Furthermore, shortening update cycles could serve as an indirect method to enable continuous learning. Both global and domestic AI models are seeing monthly upgrades, pushing the industry forward at an unprecedented pace. However, self-evaluation abilities of large models remain a significant challenge. Tang Jie pointed out that Anthropic’s Opus 4.7 has demonstrated early signs of self-correction and judgment capabilities.
He speculates that models like Claude might already have the ability to write their own code, clean data, generate synthetic datasets, and retrain themselves. Rumor has it that Anthropic plans to acquire around two million chips next year, likely dedicated solely to autonomous training tasks.
Tang insists that a baseline of around one million context tokens is essential and that memory and lifelong learning solutions could be achieved through challenging engineering feats. Currently, leveraging environmental control—known as harnessing environments—is viewed as a key breakthrough. Self-judgment represents a critical threshold, and achieving fully autonomous self-training could mark the ultimate evolution of large models.
During this transitional period, Tang emphasizes that every application must be rebuilt in an AI-native manner, potentially surpassing the traditional app concept altogether. The most profound challenge lies in redesigning the operating system itself. Instead of the conventional desktop interface, he envisions a future dominated by a large model-based OS, where applications are generated on demand.

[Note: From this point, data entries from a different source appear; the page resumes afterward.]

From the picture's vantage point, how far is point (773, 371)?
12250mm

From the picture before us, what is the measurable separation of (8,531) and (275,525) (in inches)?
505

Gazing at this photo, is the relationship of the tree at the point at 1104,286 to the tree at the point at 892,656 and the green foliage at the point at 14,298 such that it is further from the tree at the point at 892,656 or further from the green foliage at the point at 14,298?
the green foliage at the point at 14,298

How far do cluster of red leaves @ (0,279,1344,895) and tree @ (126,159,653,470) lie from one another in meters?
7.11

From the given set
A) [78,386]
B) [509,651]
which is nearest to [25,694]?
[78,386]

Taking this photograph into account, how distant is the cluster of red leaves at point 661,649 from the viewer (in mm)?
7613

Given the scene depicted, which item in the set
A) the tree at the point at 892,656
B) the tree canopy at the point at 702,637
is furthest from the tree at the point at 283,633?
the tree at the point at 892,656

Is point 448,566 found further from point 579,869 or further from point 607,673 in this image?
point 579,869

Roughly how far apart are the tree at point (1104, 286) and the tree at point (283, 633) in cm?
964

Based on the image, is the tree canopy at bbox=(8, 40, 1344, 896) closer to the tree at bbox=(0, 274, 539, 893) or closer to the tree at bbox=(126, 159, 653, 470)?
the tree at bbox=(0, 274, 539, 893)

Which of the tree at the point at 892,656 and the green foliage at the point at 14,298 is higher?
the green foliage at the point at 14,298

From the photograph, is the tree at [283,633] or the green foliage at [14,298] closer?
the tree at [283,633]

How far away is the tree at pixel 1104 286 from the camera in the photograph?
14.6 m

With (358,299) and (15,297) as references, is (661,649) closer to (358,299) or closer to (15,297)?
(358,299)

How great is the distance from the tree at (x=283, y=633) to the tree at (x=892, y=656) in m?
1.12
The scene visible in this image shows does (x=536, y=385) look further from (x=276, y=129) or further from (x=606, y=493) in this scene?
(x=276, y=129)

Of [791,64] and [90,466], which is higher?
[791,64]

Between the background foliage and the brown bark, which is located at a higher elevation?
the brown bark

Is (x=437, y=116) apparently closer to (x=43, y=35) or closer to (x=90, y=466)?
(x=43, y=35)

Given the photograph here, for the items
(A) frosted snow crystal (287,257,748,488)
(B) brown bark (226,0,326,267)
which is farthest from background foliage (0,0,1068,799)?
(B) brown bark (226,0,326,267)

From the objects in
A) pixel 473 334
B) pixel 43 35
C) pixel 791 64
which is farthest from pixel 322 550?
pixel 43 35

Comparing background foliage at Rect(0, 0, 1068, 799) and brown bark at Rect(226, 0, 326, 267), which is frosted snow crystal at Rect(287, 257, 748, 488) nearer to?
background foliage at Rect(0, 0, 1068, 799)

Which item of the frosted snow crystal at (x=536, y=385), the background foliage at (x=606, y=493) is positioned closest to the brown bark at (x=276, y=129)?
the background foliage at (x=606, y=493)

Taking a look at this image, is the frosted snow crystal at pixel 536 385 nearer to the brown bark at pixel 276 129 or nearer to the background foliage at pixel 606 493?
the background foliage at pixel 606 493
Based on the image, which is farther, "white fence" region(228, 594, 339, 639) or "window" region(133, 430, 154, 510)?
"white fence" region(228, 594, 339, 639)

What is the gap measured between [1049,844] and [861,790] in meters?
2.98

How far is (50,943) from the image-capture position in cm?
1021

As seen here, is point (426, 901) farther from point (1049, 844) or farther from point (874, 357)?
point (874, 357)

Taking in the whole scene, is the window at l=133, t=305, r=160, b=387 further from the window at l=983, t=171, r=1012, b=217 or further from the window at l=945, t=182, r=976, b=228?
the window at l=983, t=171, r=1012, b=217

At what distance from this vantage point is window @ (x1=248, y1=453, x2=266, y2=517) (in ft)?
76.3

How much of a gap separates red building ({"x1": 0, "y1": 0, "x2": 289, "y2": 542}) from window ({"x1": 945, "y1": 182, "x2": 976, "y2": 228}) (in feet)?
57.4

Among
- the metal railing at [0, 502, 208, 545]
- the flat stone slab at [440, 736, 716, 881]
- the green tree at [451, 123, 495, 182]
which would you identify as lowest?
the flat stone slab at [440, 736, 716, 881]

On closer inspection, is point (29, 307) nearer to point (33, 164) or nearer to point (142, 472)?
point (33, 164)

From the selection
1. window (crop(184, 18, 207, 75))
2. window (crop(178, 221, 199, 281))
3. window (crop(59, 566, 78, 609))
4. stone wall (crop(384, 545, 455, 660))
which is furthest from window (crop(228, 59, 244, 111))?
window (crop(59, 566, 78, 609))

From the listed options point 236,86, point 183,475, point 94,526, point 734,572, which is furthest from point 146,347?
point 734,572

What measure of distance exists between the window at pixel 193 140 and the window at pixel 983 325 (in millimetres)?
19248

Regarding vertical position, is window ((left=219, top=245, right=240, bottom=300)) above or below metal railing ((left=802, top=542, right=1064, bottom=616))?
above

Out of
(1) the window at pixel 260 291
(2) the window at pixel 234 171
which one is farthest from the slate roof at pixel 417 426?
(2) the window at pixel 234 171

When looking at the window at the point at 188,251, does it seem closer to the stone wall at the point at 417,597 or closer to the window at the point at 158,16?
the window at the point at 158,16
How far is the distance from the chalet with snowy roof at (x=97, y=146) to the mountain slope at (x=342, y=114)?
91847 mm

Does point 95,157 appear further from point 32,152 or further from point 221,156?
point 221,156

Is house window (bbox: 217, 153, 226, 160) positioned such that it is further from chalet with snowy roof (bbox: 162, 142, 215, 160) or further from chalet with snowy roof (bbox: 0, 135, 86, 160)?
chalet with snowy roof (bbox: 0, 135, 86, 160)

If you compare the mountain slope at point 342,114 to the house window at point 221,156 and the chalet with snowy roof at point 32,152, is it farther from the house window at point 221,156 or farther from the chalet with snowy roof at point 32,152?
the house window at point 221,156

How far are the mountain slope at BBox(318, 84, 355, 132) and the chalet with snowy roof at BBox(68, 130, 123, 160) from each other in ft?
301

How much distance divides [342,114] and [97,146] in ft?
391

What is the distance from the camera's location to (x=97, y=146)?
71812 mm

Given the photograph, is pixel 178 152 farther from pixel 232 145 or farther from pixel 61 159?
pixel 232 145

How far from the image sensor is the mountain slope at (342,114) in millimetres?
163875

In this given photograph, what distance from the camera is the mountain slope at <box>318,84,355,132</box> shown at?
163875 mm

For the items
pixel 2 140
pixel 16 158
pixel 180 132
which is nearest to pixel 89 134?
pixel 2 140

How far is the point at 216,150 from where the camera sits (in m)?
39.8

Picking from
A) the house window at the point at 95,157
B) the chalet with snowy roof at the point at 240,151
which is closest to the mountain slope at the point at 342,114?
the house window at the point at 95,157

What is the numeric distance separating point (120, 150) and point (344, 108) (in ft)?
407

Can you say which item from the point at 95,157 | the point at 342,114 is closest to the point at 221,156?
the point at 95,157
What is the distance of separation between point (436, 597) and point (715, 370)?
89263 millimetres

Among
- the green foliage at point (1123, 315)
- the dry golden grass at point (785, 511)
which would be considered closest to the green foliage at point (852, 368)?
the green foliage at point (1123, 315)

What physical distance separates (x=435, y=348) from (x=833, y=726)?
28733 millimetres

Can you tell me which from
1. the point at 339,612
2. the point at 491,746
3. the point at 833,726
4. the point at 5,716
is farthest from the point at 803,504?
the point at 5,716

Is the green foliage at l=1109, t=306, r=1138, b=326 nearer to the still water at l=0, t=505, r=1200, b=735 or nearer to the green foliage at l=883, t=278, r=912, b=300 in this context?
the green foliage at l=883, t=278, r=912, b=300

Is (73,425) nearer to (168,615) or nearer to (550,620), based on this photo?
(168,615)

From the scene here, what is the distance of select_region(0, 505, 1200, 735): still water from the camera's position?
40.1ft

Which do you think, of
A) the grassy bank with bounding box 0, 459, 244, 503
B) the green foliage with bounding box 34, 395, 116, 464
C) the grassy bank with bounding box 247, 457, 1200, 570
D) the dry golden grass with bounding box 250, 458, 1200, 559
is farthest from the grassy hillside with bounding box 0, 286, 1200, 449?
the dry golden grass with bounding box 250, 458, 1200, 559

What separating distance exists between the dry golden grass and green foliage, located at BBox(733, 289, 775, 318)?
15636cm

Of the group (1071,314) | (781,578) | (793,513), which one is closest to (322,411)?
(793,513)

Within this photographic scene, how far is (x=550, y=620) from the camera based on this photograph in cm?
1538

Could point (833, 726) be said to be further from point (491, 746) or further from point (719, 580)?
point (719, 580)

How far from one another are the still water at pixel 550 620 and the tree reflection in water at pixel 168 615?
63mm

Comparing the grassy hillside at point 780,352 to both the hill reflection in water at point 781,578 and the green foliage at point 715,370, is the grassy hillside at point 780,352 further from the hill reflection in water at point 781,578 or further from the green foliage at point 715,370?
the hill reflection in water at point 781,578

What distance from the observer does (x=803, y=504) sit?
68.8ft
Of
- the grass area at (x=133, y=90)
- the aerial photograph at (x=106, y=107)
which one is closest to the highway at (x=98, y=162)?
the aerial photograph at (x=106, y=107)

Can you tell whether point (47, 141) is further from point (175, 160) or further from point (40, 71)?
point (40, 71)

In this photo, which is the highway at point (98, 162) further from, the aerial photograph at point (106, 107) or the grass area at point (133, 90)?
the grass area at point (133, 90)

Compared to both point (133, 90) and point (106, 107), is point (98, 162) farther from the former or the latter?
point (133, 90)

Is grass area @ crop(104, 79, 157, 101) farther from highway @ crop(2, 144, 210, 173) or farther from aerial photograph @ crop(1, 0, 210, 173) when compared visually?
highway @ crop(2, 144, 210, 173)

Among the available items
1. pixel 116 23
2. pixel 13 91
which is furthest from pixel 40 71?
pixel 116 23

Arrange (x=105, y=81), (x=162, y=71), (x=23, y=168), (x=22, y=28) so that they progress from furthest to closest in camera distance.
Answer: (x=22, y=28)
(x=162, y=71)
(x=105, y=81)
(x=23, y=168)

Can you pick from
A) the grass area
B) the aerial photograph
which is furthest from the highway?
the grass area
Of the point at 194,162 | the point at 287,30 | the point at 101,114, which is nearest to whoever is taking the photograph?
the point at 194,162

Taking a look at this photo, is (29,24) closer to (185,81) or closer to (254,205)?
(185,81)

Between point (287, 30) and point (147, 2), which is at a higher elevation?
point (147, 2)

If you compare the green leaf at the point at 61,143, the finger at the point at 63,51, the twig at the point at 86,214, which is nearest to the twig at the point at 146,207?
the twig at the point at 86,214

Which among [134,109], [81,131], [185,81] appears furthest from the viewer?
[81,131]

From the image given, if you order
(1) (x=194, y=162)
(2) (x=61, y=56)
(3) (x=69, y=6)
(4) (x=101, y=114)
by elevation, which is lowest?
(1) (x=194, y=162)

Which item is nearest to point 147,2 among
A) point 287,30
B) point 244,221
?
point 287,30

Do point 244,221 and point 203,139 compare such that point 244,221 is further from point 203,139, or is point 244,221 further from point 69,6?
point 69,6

Such a transformation would fundamentally challenge the long-standing von Neumann architecture—a system that has governed computing for nearly 80 years—and represents a revolutionary shift in the entire field of computer science.
Images accompanying the article depict Tang Jie and the revolutionary future of AI-driven computing, illustrating how these developments could dismantle and replace the traditional architecture with intelligent, adaptive systems.